Sablefish can be long-lived — the maximum recorded age is 94 years old, according to the National Marine Fisheries Service — with 40-year-old fish caught frequently in the commercial sector. They mature at approximately 5 to 7 years old, spawning annually after that, according to the Alaska Department of Fish and Game.
The Alaska Longline Fishermen’s Association, a group of stakeholders in the small-boat longline fleet, requested the council set the 2019 TAC equal to 2018. Because of the concern about the uncertainty of the incoming age class and the decline of mature spawning biomass, the group asked the council to limit increases to fishing for the coming year.
The North Pacific Fisheries Association, a commercial stakeholder group based in Homer, raised similar concerns in a letter to the council. Erik Velsko, a board member, said the catch per unit of effort where he fishes out of Homer has recently increased significantly, even in areas that were historically excellent fishing grounds. Other fishermen have said they’re seeing large numbers of juvenile sablefish, he said.

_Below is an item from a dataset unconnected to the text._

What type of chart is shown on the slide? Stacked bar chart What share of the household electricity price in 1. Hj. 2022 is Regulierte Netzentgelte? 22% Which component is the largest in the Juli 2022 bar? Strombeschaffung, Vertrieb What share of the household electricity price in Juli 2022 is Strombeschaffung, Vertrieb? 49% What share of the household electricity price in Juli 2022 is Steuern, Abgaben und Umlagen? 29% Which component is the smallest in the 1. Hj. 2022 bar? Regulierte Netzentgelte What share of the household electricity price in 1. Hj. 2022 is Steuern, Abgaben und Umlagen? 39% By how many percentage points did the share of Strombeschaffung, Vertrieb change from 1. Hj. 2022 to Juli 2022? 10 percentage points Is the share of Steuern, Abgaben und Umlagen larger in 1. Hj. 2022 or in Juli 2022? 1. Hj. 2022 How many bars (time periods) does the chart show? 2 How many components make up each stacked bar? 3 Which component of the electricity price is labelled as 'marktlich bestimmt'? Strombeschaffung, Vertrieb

“I think it’s true, that age class is there, it’s just a question of whether those fish are going to grow up enough (to be part of the spawning biomass),” he said.

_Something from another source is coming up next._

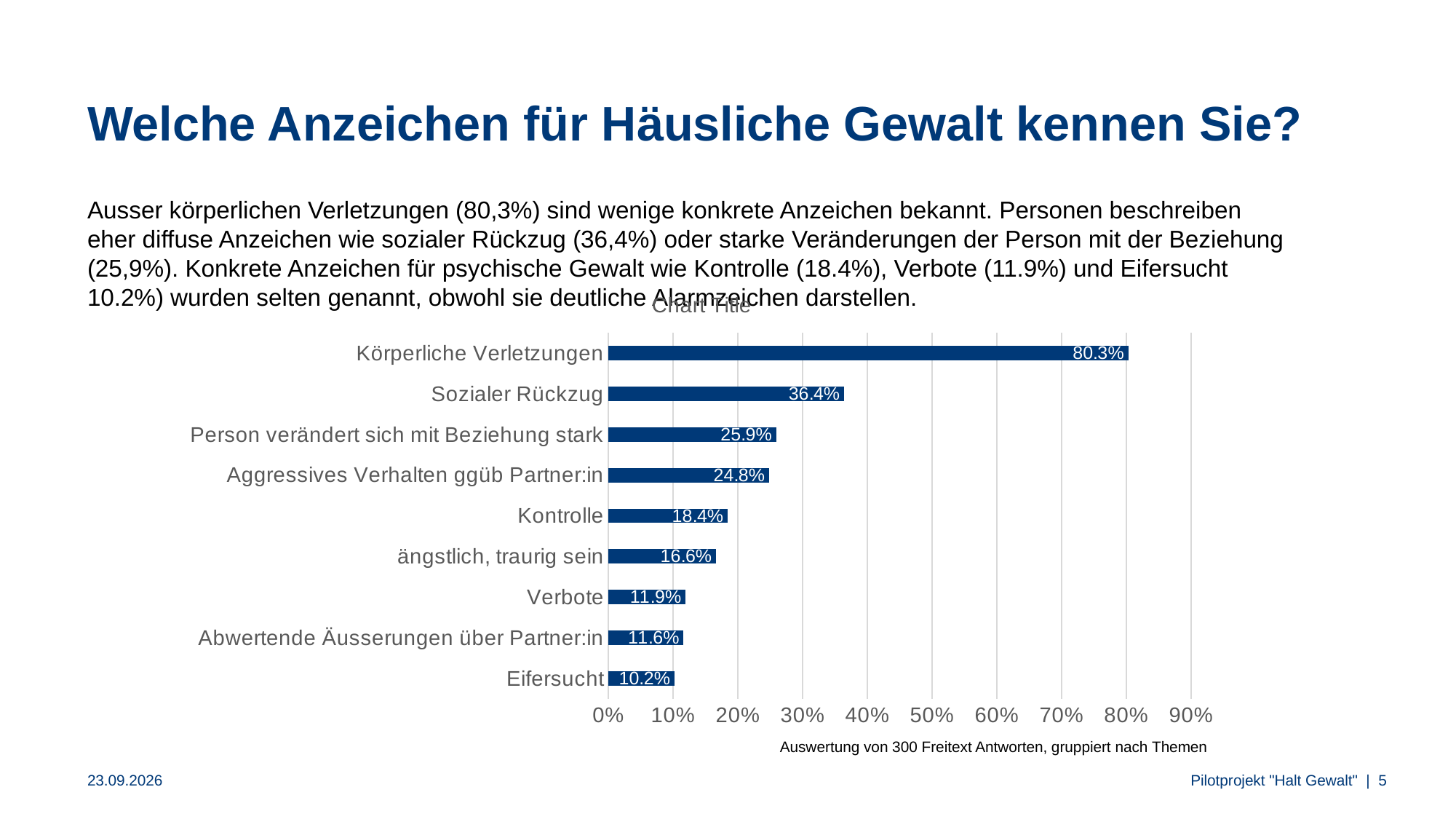
What is the value for Körperliche Verletzungen? 80.3% What is the difference between the values for Körperliche Verletzungen and Sozialer Rückzug? 43.9% Which category has the lowest value? Eifersucht What is the value for Abwertende Äusserungen über Partner:in? 11.6% Which is larger, the value for Sozialer Rückzug or the value for Person verändert sich mit Beziehung stark? Sozialer Rückzug What kind of chart is shown on the slide? Bar chart What is the value for Sozialer Rückzug? 36.4% What is the difference between the values for Kontrolle and Verbote? 6.5% What is the value for Kontrolle? 18.4% How many categories are shown in the chart? 9 What is the highest tick label shown on the horizontal axis? 90% Which category has the highest value? Körperliche Verletzungen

One of the major issues the council and fishermen are still dealing with in the sablefish fishery, though, is whale depredation. Longliners have long been frustrated by orcas and sperm whales arriving as they begin hauling in lines and stripping the fish from their hooks, causing them to lose hours of effort and thousands of dollars.
The federal surveys and recommendations account for whale depredation as part of the fishery now — based on existing data, researchers estimated the total whale depredation on the fishery in Alaska at 371 metric tons, according to the 2017 survey.
To combat the problem, some fishermen have begun switching to using pots to catch sablefish instead, which the whales reportedly have not been able to break into yet.